Nathan Cooley Keep | |
Birth Date: | 23 December, 1800 |
Birth Place: | Longmeadow, Massachusetts |
Death Date: | 11 March, 1875 |
Death Place: | Boston, Massachusetts |
Fields: | Dentistry |
Spouse: | Susan Prentice Haskell |
Nathan Cooley Keep (1800–1875) was a pioneer in the field of dentistry, and the founding Dean of the Harvard School of Dental Medicine.
Keep was born in Longmeadow, Massachusetts, on December 23, 1800, between Anna Bliss (1771-1831) and Samuel Keep (1774-1849).[1] [2] Adept with his hands, he became interested in dentistry following an apprenticeship with a local jeweler. In 1821, he moved to Boston and graduated from Harvard Medical School with an M.D. in 1827. He practiced dentistry for 40 years, was hailed for his proficiency, and in 1843 was awarded an honorary D.D.S. by the Baltimore College of Dental Surgery. Keep invented and manufactured many dental tools and is credited with being one of the first to manufacture porcelain teeth. Also, a practicing physician, Keep was the first to use anesthesia for childbirth, administering ether to Fanny Longfellow, Henry Wadsworth Longfellow's wife, on the occasion of her daughter's birth on April 7, 1847.[3] [4] [5]

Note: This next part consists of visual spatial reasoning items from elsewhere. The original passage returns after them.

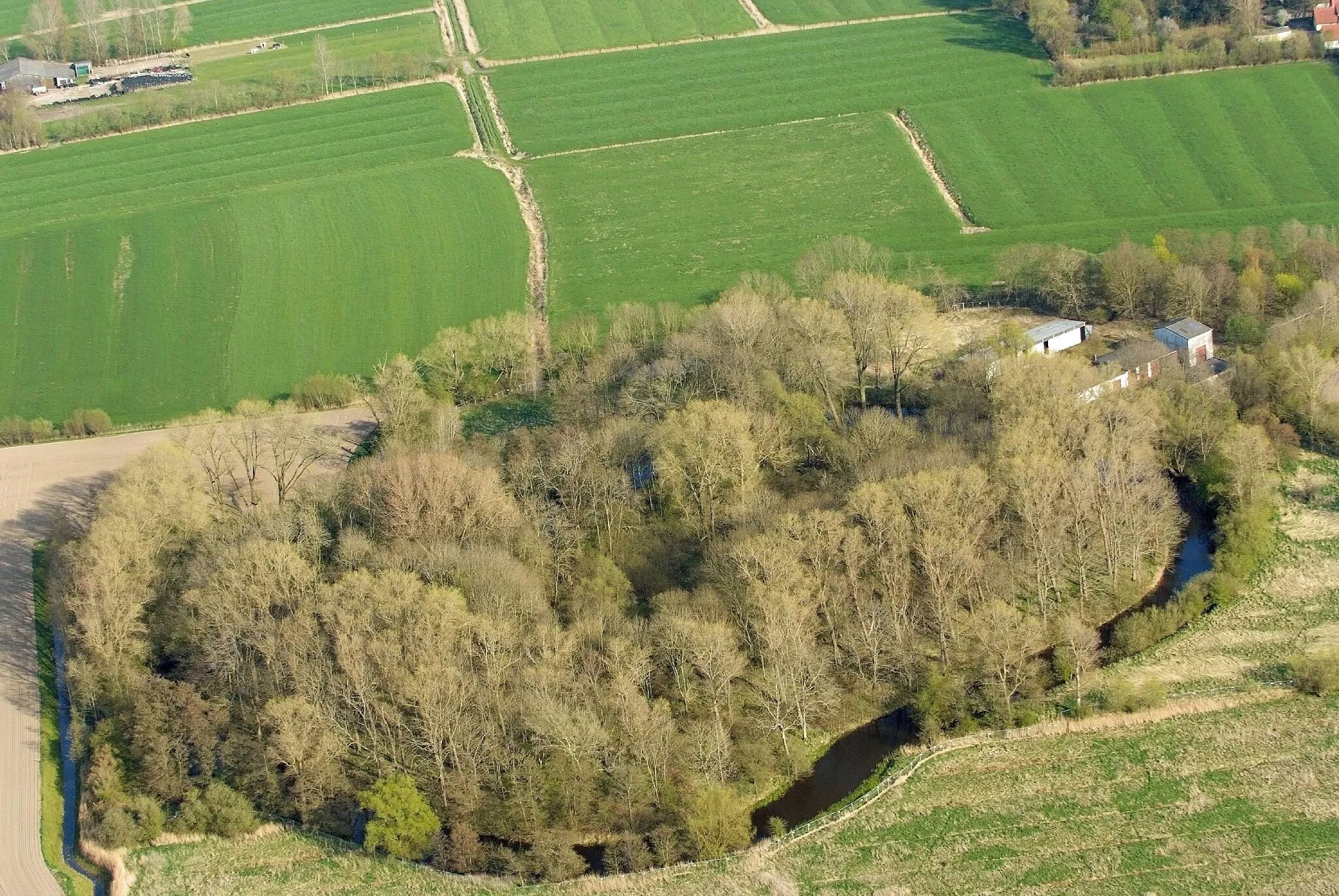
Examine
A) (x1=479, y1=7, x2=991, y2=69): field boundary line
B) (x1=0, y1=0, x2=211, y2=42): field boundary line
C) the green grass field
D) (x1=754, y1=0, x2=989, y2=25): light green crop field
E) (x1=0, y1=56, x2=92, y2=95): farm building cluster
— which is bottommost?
the green grass field

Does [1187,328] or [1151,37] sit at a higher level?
[1151,37]

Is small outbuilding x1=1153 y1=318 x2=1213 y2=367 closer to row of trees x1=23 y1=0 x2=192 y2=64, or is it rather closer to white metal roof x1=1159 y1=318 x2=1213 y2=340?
white metal roof x1=1159 y1=318 x2=1213 y2=340

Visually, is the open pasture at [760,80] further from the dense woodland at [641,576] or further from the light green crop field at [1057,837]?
the light green crop field at [1057,837]

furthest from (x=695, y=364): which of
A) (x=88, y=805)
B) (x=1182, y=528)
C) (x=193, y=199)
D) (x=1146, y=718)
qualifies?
(x=193, y=199)

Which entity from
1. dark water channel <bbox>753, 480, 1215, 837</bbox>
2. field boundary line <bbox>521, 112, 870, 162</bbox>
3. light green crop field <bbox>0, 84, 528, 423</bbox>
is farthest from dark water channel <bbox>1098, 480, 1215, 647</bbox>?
field boundary line <bbox>521, 112, 870, 162</bbox>

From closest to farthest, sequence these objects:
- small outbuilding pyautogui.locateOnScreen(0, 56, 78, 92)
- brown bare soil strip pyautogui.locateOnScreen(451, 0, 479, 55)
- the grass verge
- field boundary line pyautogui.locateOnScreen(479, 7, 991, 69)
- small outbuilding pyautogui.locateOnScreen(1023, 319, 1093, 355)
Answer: the grass verge, small outbuilding pyautogui.locateOnScreen(1023, 319, 1093, 355), field boundary line pyautogui.locateOnScreen(479, 7, 991, 69), small outbuilding pyautogui.locateOnScreen(0, 56, 78, 92), brown bare soil strip pyautogui.locateOnScreen(451, 0, 479, 55)

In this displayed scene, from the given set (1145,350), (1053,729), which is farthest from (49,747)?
(1145,350)

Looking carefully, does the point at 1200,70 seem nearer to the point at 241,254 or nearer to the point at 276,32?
the point at 241,254

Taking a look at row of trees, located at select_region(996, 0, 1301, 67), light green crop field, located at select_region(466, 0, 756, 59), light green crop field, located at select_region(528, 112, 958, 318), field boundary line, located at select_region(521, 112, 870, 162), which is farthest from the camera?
light green crop field, located at select_region(466, 0, 756, 59)
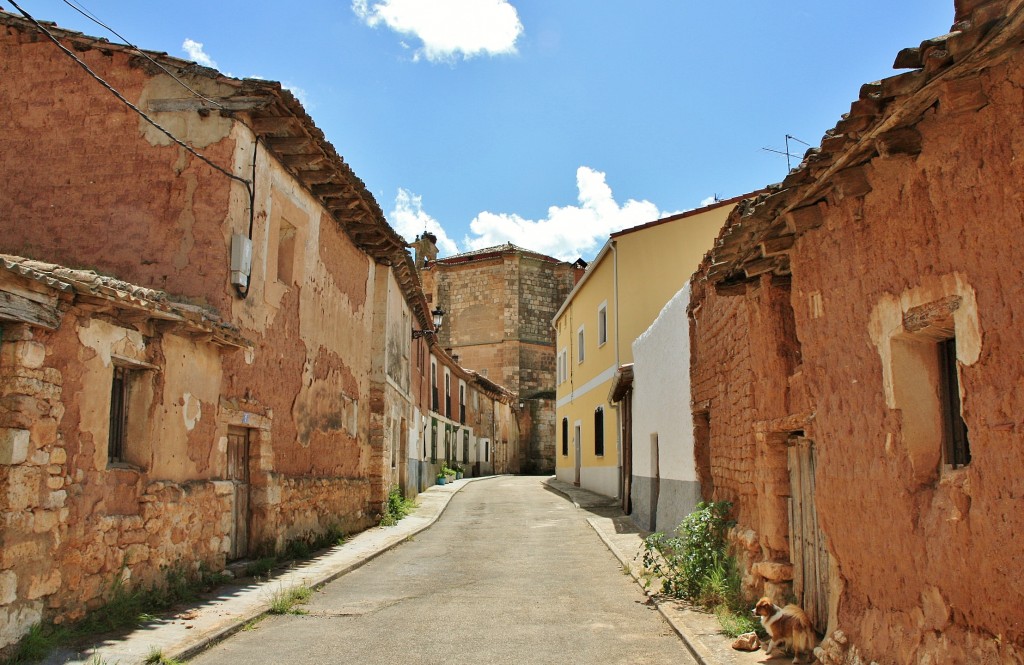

He was a critical participant in the Parkman murder trial, the first time that dental work was introduced as forensic evidence. At the trial taken in 1850, Keep’s evidence was the key to positive identification of the body as being Parkman’s. Webster and Parkman were both friends and patients of Keep. Keep had made an unusual gold prosthesis to fit Parkman’s unique and prominent lower jaw. Both its peculiar construction and artificial teeth, which were invented by Keep, made it possible for him to identify the denture as being Parkman’s. While explaining his observation, after saying "⋯the resemblance was so striking, that I could no longer have any doubt that they were his.", he became emotional, and was unable to proceed for some time. [6] Ultimately, John White Webster, a professor of chemistry at the Medical School, was convicted and hanged for the murder of George Parkman.[7]
Keep's lifelong interest was in elevating dentistry's status as a liberal profession. In his presidential address to the Massachusetts Dental Society in 1865, he remarked:
My own predilections would favor a thorough and united dental and medical education. I should hope in such a case that the degree of M.D. would be the lawful and merited appendage to the names of those young men who enter our speciality. If this, however, is not yet attainable, it may not be entirely out of place to inquire whether Harvard University might not appoint professors of dentistry, and confer upon proper candidates the degree of Doctor of Dental Surgery.Two years later, in 1867, the first announcement of the Dental School of Harvard University was published, listing Keep as dean of a distinguished faculty. Keep's dream had come true; Harvard was to have the world's first university-based dental school.
Keep's administrative decisions exemplify his fair and moral character. One of these decisions is documented in Richard L. Hapgood's history of Harvard's dental school:
A colored dentist who had applied unsuccessfully to several dental schools for instruction, came to Boston, called upon Dean Nathan Cooley Keep, MD, DDS, and asked to be received. Upon Keep's recommendation the School Faculty decided that Harvard University should consider right and justice above expediency and should know no distinction of nativity or color in admitting students. [8] Robert Tanner Freeman, the son of former slaves, was accepted to Harvard's dental school at the age of 22 and graduated in 1869. He was the first African-American dental college graduate.[9] Keep's administrative insistence upon "right and justice above expediency" in the Freeman case exemplified inherent leadership qualities that helped to establish an aura of fairness and morality that up to today has reflected with favor upon the university. The tower, or "keep", that appears on the shield of the Dental School honors Keep's pivotal role in the establishment of the school.
He died on March 11, 1875, at Boston, Massachusetts.